I would like to add that if it's a named list you can simply use within.

l <- list(a = 1, b = 2)    
> within(l, rm(a))
$b
[1] 2

So you can overwrite the original list

l <- within(l, rm(a)) 

to remove element named a from list l.

Answer 12

In the case of named lists I find those helper functions useful

member <- function(list,names){
    ## return the elements of the list with the input names
    member..names <- names(list)
    index <- which(member..names %in% names)
    list[index]    
}


exclude <- function(list,names){
     ## return the elements of the list not belonging to names
     member..names <- names(list)
     index <- which(!(member..names %in% names))
    list[index]    
}  
aa <- structure(list(a = 1:10, b = 4:5, fruits = c("apple", "orange"
)), .Names = c("a", "b", "fruits"))

> aa
## $a
##  [1]  1  2  3  4  5  6  7  8  9 10

## $b
## [1] 4 5

## $fruits
## [1] "apple"  "orange"


> member(aa,"fruits")
## $fruits
## [1] "apple"  "orange"


> exclude(aa,"fruits")
## $a
##  [1]  1  2  3  4  5  6  7  8  9 10

## $b
## [1] 4 5

Answer 13

Don't know if you still need an answer to this but I found from my limited (3 weeks worth of self-teaching R) experience with R that, using the NULL assignment is actually wrong or sub-optimal especially if you're dynamically updating a list in something like a for-loop.

To be more precise, using

myList[[5]] <- NULL

will throw the error

myList[[5]] <- NULL : replacement has length zero

or

more elements supplied than there are to replace

What I found to work more consistently is

myList <- myList[[-5]]

Answer 14

Just wanted to quickly add (because I didn't see it in any of the answers) that, for a named list, you can also do l["name"] <- NULL. For example:

l <- list(a = 1, b = 2, cc = 3)
l['b'] <- NULL

Answer 15

You can use which.

x<-c(1:5)
x
#[1] 1 2 3 4 5
x<-x[-which(x==4)]
x
#[1] 1 2 3 5

Answer 16

How about this? Again, using indices

> m <- c(1:5)
> m
[1] 1 2 3 4 5

> m[1:length(m)-1]
[1] 1 2 3 4

or

> m[-(length(m))]
[1] 1 2 3 4

Answer 17

There's the rlist package (http://cran.r-project.org/web/packages/rlist/index.html) to deal with various kinds of list operations.

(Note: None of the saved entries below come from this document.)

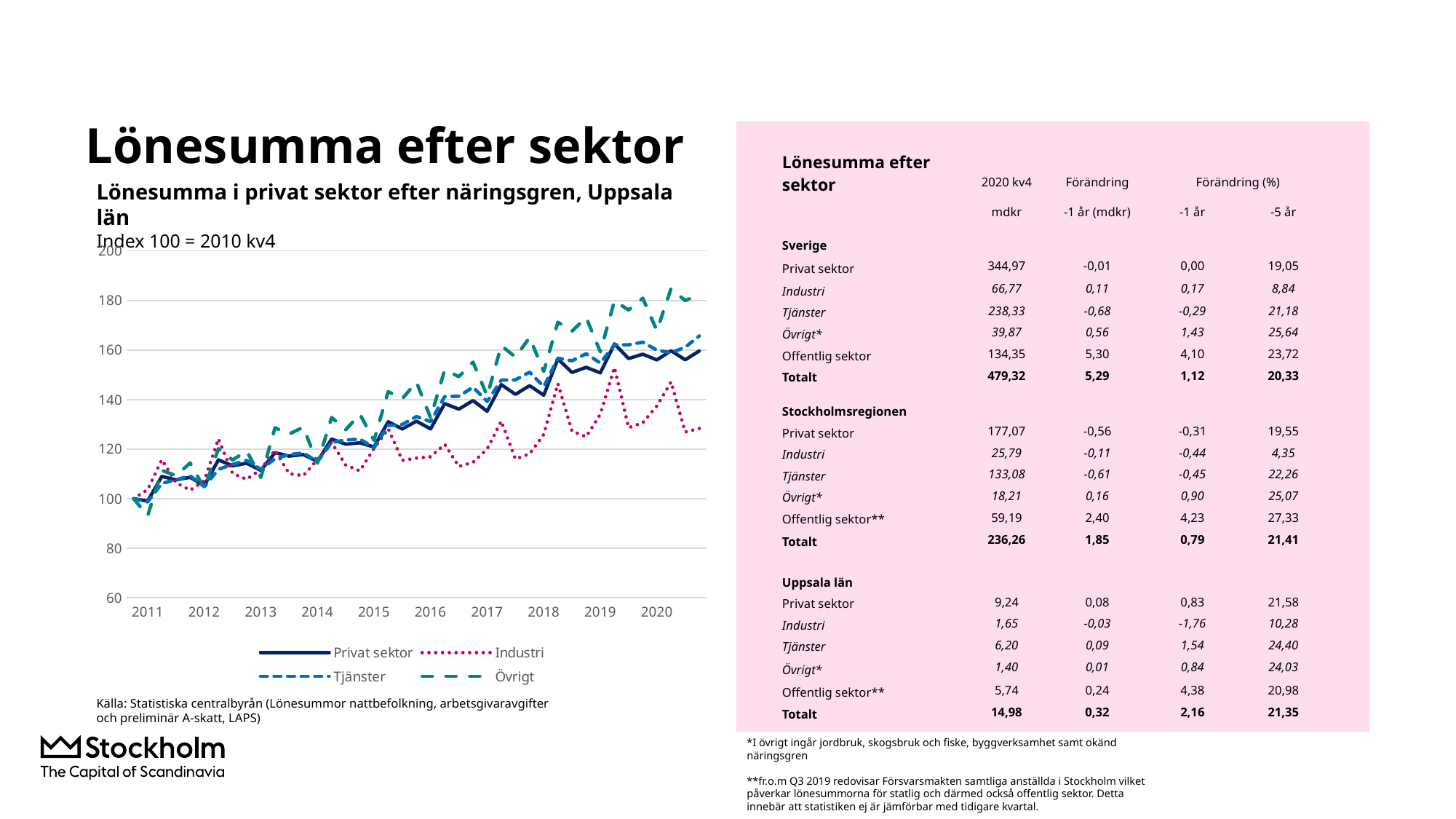
Is the value for Tjänster at the end of 2020 greater or less than 140? greater What kind of chart is shown on the slide? line chart Is the value for Industri at the end of 2020 greater or less than 140? less Is the value for Övrigt at the end of 2020 greater or less than 160? greater How many series does the chart legend list? 4 Does the Privat sektor series rise or fall from 2011 to 2020? rise How many years are labelled on the x axis of the chart? 10 Which series is highest at the end of the chart in 2020? Övrigt At the end of 2020, which is higher, Övrigt or Industri? Övrigt Which series is lowest at the end of the chart in 2020? Industri What is the title of the chart? Lönesumma i privat sektor efter näringsgren, Uppsala län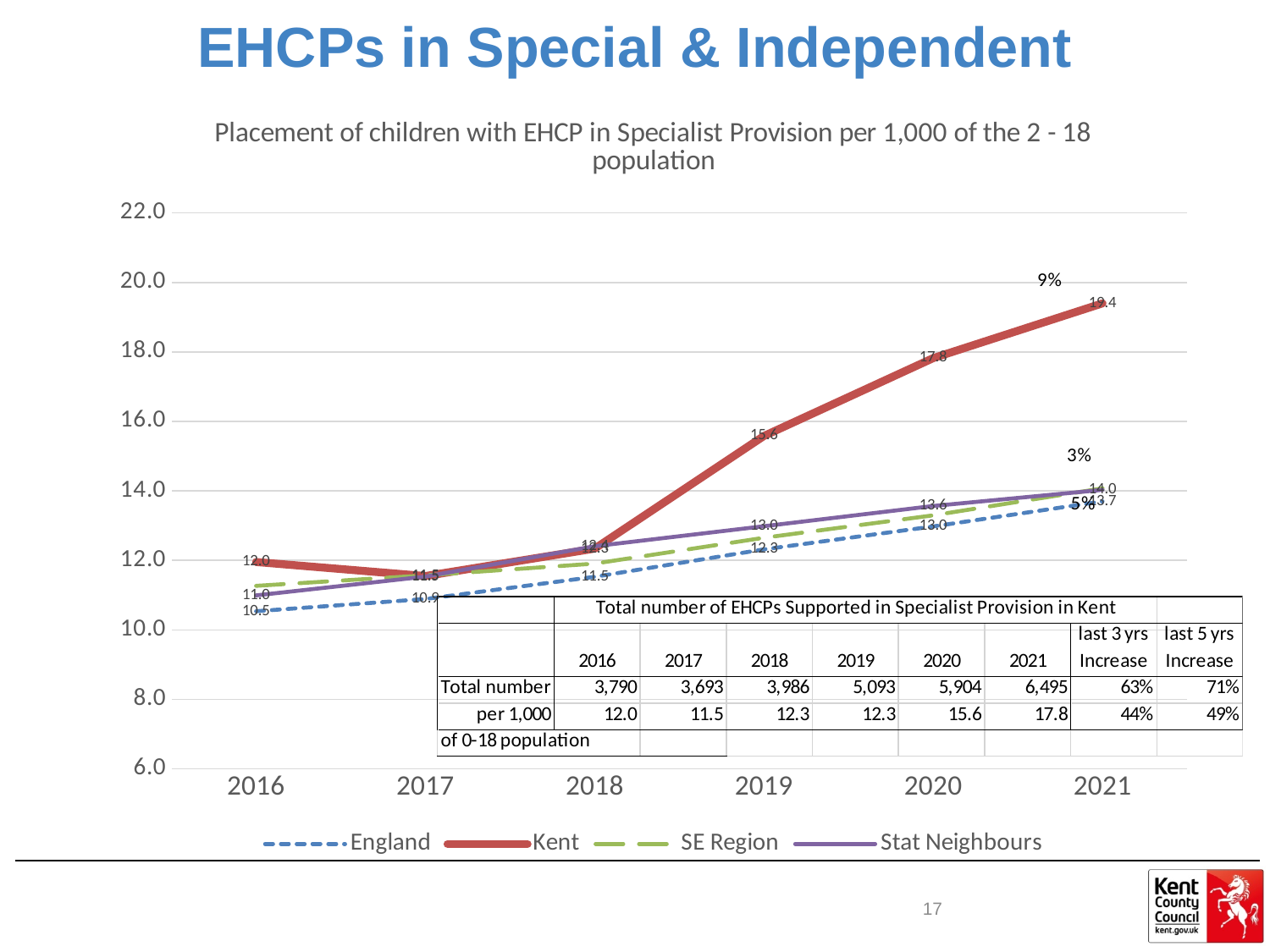
What is the value for England in 2016? 10.5 Which series has the highest value in 2021? Kent Which series has the lowest value in 2016? England What is the value for England in 2021? 13.7 What is the value for Kent in 2019? 15.6 Is the value for Kent in 2021 greater or less than 18.0? greater How many series does the legend list? 4 What is the difference between Kent's value in 2020 and its value in 2019? 2.2 Does the Kent line rise or fall from 2018 to 2021? rise What kind of chart is shown on the slide? line chart How many years are shown along the x axis? 6 What is the value for Kent in 2020? 17.8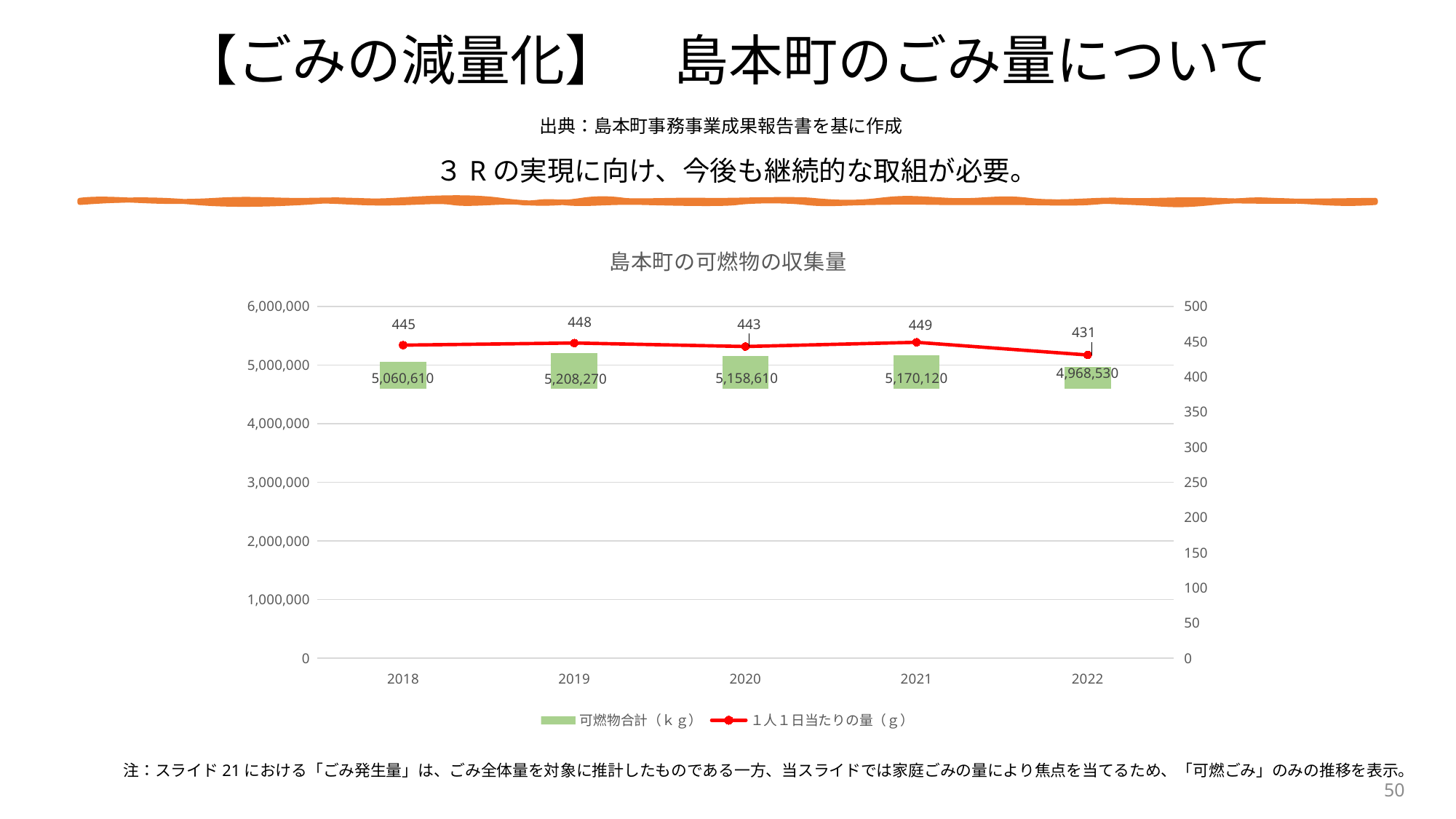
Which is larger, the 可燃物合計（kg） value for 2020 or for 2021? 2021 Which year has the lowest 可燃物合計（kg） value? 2022 What is the title of the chart? 島本町の可燃物の収集量 What is the difference between the 可燃物合計（kg） values for 2019 and 2022? 239,740 What is the 可燃物合計（kg） value for 2018? 5,060,610 What kind of chart is this? Combined bar and line chart Which year has the highest 1人1日当たりの量（g） value? 2021 How many years are shown on the x axis? 5 What is the difference between the 1人1日当たりの量（g） values for 2021 and 2022? 18 What is the 1人1日当たりの量（g） value for 2022? 431 What is the 可燃物合計（kg） value for 2019? 5,208,270 How many series does the legend list? 2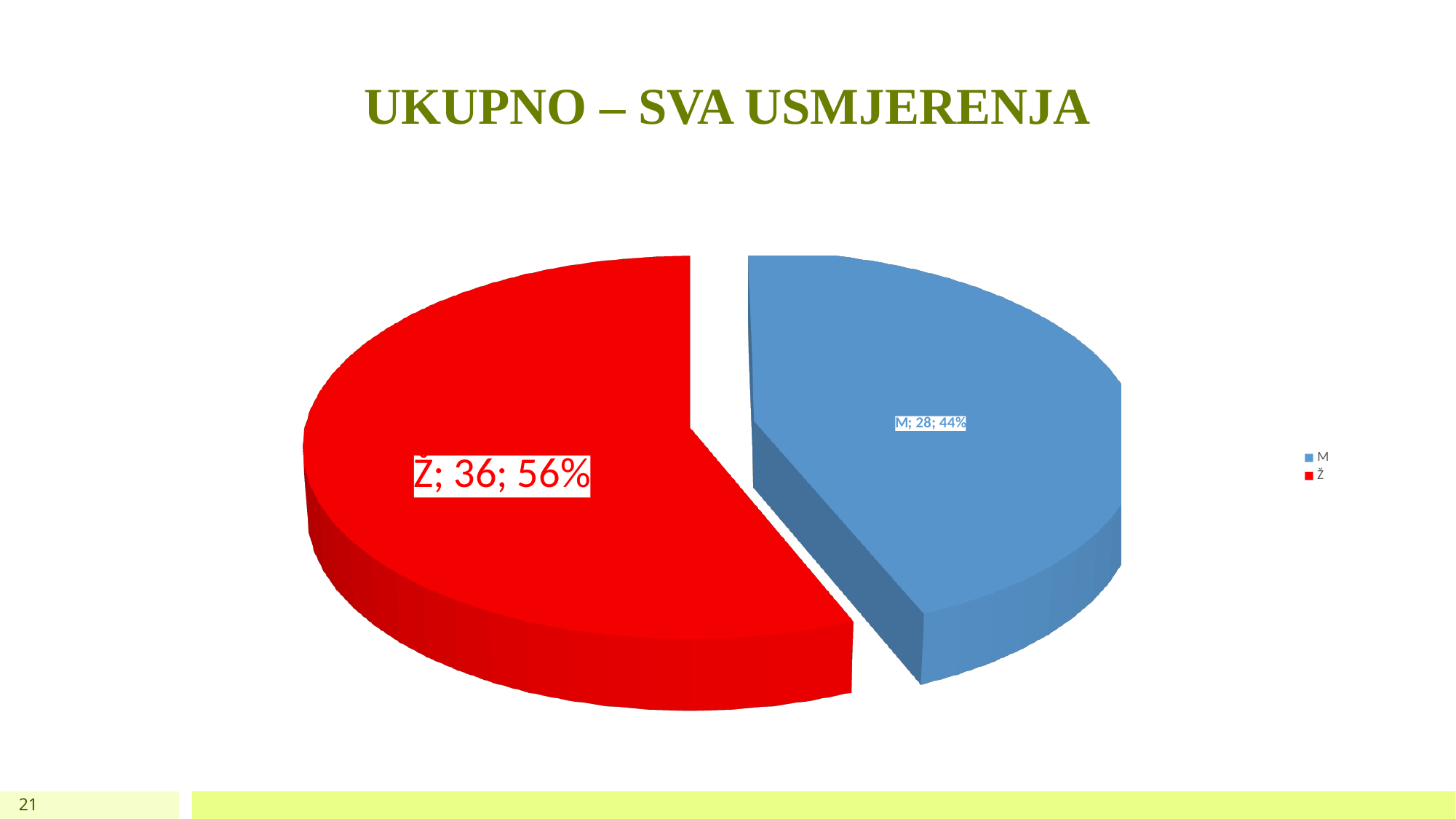
What kind of chart is shown on the slide? pie chart What is the total of the two slices? 64 Which category has the largest slice? Ž Which is larger, the value for M or the value for Ž? Ž What is the value for Ž? 36 Which category has the smallest slice? M What is the title of the slide? UKUPNO – SVA USMJERENJA What is the difference between the values for Ž and M? 8 What is the value for M? 28 How many slices does the pie chart have? 2 What share of the pie does M represent? 44% What share of the pie does Ž represent? 56%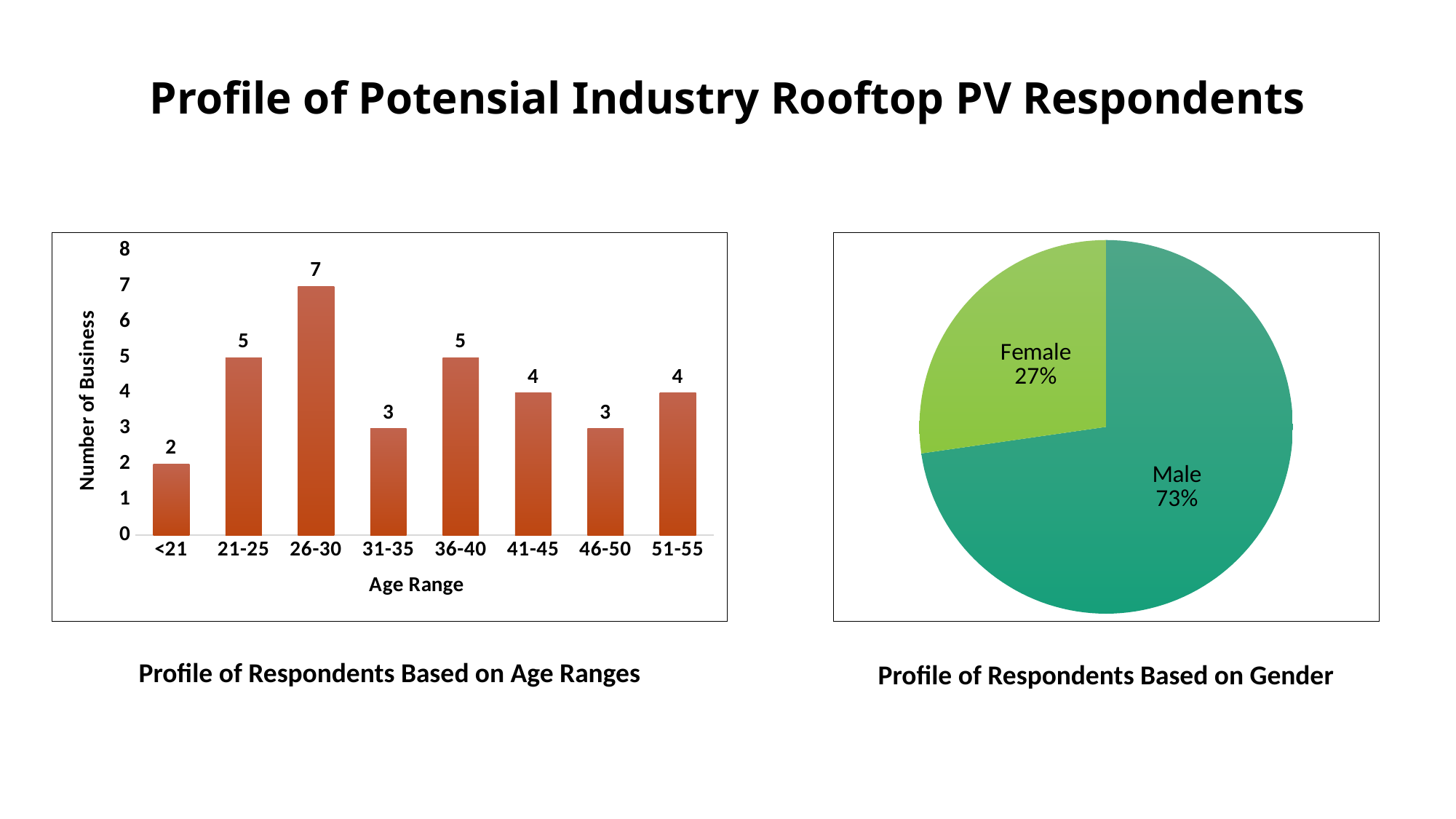
How many age ranges are shown in the 'Profile of Respondents Based on Age Ranges' chart? 8 In the 'Profile of Respondents Based on Age Ranges' chart, what is the difference between the values for 26-30 and 31-35? 4 In the 'Profile of Respondents Based on Age Ranges' chart, what is the number of business for the 26-30 age range? 7 In the 'Profile of Respondents Based on Age Ranges' chart, which has a larger value, 21-25 or 41-45? 21-25 What kind of chart is 'Profile of Respondents Based on Age Ranges'? Bar chart In the 'Profile of Respondents Based on Age Ranges' chart, what is the value for the <21 age range? 2 In the 'Profile of Respondents Based on Gender' chart, what share of respondents are Female? 27% What is the y-axis label of the 'Profile of Respondents Based on Age Ranges' chart? Number of Business In the 'Profile of Respondents Based on Gender' chart, what share of respondents are Male? 73% In the 'Profile of Respondents Based on Age Ranges' chart, which age range has the lowest number of business? <21 In the 'Profile of Respondents Based on Age Ranges' chart, which age range has the highest number of business? 26-30 What kind of chart is 'Profile of Respondents Based on Gender'? Pie chart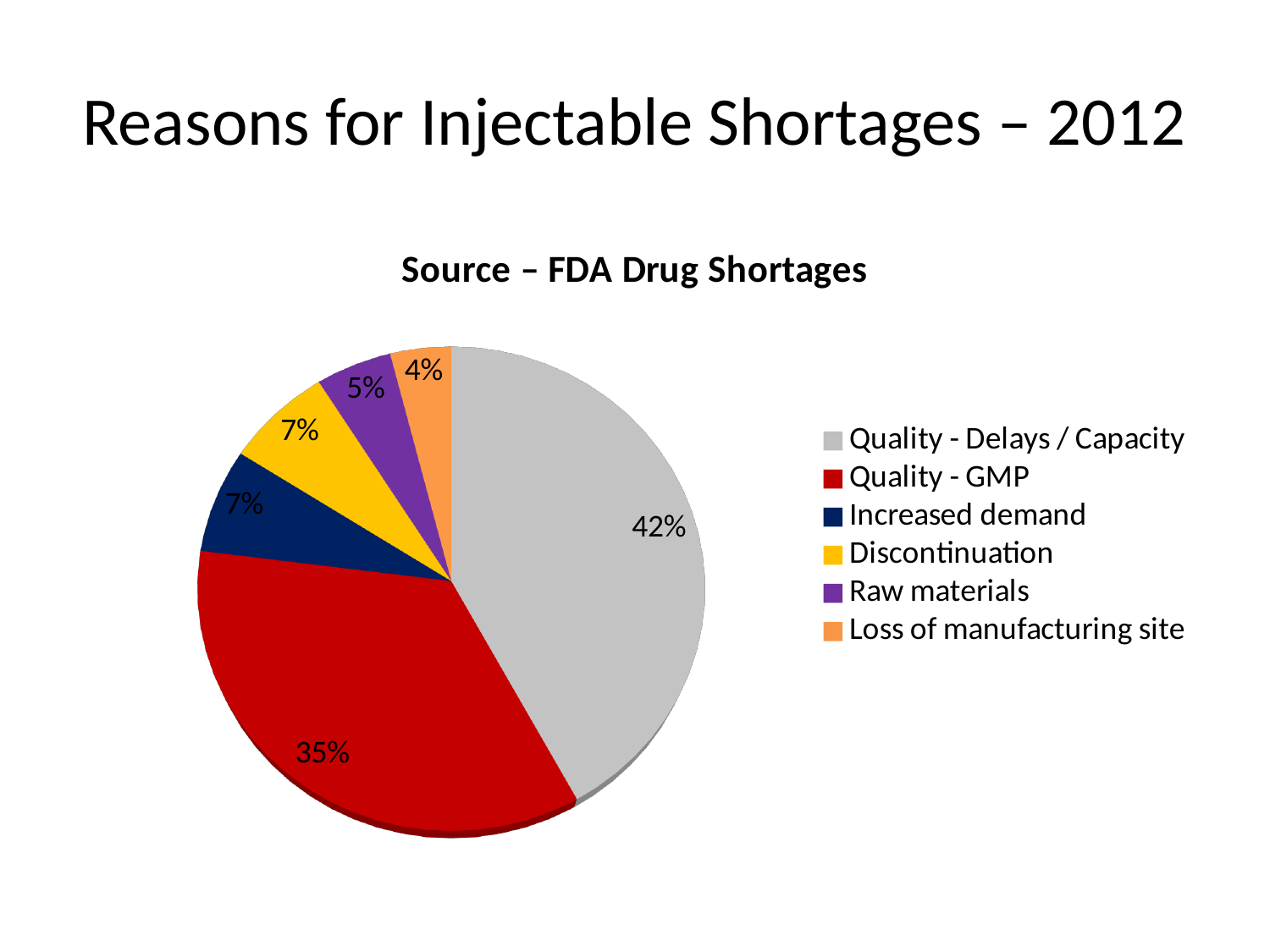
What share of the pie does Raw materials represent? 5% What share of the pie does Quality - Delays / Capacity represent? 42% What is the difference in percentage points between Quality - Delays / Capacity and Quality - GMP? 7 What is the title of the chart? Source – FDA Drug Shortages What colour is the slice for Increased demand? dark blue Which category has the smallest slice of the pie? Loss of manufacturing site Which is larger, the slice for Raw materials or the slice for Discontinuation? Discontinuation What share of the pie does Quality - GMP represent? 35% How many categories does the legend list? 6 Which category has the largest slice of the pie? Quality - Delays / Capacity What type of chart is shown on the slide? pie chart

Example (http://cran.r-project.org/web/packages/rlist/vignettes/Filtering.html):

library(rlist)
devs <- 
  list(
    p1=list(name="Ken",age=24,
      interest=c("reading","music","movies"),
      lang=list(r=2,csharp=4,python=3)),
    p2=list(name="James",age=25,
      interest=c("sports","music"),
      lang=list(r=3,java=2,cpp=5)),
    p3=list(name="Penny",age=24,
      interest=c("movies","reading"),
      lang=list(r=1,cpp=4,python=2)))

list.remove(devs, c("p1","p2"))

Results in:

# $p3
# $p3$name
# [1] "Penny"
# 
# $p3$age
# [1] 24
# 
# $p3$interest
# [1] "movies"  "reading"
# 
# $p3$lang
# $p3$lang$r
# [1] 1
# 
# $p3$lang$cpp
# [1] 4
# 
# $p3$lang$python
# [1] 2

Answer 18

If you have a named list and want to remove a specific element you can try:

lst <- list(a = 1:4, b = 4:8, c = 8:10)

if("b" %in% names(lst)) lst <- lst[ - which(names(lst) == "b")]

This will make a list lst with elements a, b, c. The second line removes element b after it checks that it exists (to avoid the problem @hjv mentioned).

or better:

lst$b <- NULL

This way it is not a problem to try to delete a non-existent element (e.g. lst$g <- NULL)

Answer 19

Removing Null elements from a list in single line :

x=x[-(which(sapply(x,is.null),arr.ind=TRUE))]

Cheers

Answer 20

Here is how the remove the last element of a list in R:

x <- list("a", "b", "c", "d", "e")
x[length(x)] <- NULL

If x might be a vector then you would need to create a new object:

x <- c("a", "b", "c", "d", "e")
x <- x[-length(x)]

• Work for lists and vectors